B2SLab, Departament d'Enginyeria de Sistemes, Automàtica i Informàtica Industrial, Universitat Politècnica de Catalunya, CIBER-BBN, Barcelona, 08028, Spain.
Esplugues de Llobregat, Institut de Recerca Pediàtrica Hospital Sant Joan de Déu, Barcelona, 08950, Spain.
Bioinformatics. 2021 May 5;37(6):845-852. doi: 10.1093/bioinformatics/btaa896.
Network diffusion and label propagation are fundamental tools in computational biology, with applications like gene-disease association, protein function prediction and module discovery. More recently, several publications have introduced a permutation analysis after the propagation process, due to concerns that network topology can bias diffusion scores. This opens the question of the statistical properties and the presence of bias of such diffusion processes in each of its applications. In this work, we characterized some common null models behind the permutation analysis and the statistical properties of the diffusion scores. We benchmarked seven diffusion scores on three case studies: synthetic signals on a yeast interactome, simulated differential gene expression on a protein-protein interaction network and prospective gene set prediction on another interaction network. For clarity, all the datasets were based on binary labels, but we also present theoretical results for quantitative labels.
Diffusion scores starting from binary labels were affected by the label codification and exhibited a problem-dependent topological bias that could be removed by the statistical normalization. Parametric and non-parametric normalization addressed both points by being codification-independent and by equalizing the bias. We identified and quantified two sources of bias-mean value and variance-that yielded performance differences when normalizing the scores. We provided closed formulae for both and showed how the null covariance is related to the spectral properties of the graph. Despite none of the proposed scores systematically outperformed the others, normalization was preferred when the sought positive labels were not aligned with the bias. We conclude that the decision on bias removal should be problem and data-driven, i.e. based on a quantitative analysis of the bias and its relation to the positive entities.
The code is publicly available at https://github.com/b2slab/diffuBench and the data underlying this article are available at https://github.com/b2slab/retroData.
Supplementary data are available at Bioinformatics online.
网络扩散和标签传播是计算生物学中的基本工具,可应用于基因疾病关联、蛋白质功能预测和模块发现等领域。
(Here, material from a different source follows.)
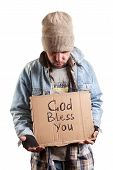 stock photo of scourge  - homeless person selective focus on face and cardboard - JPG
最近,由于担心网络拓扑结构可能会影响扩散分数的偏差,一些出版物在传播过程后引入了置换分析。这就提出了一个问题,即在其每个应用中,这种扩散过程的统计性质和存在偏差的情况如何。在这项工作中,我们对置换分析背后的一些常见的零模型和扩散分数的统计性质进行了特征描述。我们在三个案例研究中对七种扩散分数进行了基准测试:酵母互作网络上的合成信号、蛋白质互作网络上的模拟差异基因表达和另一个互作网络上的前瞻性基因集预测。为了清晰起见,所有数据集都基于二进制标签,但我们也为定量标签提供了理论结果。
从二进制标签开始的扩散分数受到标签编码的影响,并且表现出依赖于问题的拓扑偏差,这种偏差可以通过统计归一化来消除。参数和非参数归一化通过独立于编码和均衡偏差来解决这两个问题。我们确定并量化了两种偏差来源——均值和方差——这在归一化分数时会产生性能差异。我们为两者提供了封闭公式,并展示了零协方差与图的谱性质之间的关系。尽管没有一种提出的分数系统地优于其他分数,但在寻求的正标签与偏差不一致时,应优先进行归一化。我们的结论是,关于偏差消除的决策应该是问题和数据驱动的,即基于对偏差及其与正实体关系的定量分析。
代码可在 https://github.com/b2slab/diffuBench 上公开获取,本文所使用的数据可在 https://github.com/b2slab/retroData 上获取。
补充数据可在《生物信息学》在线获取。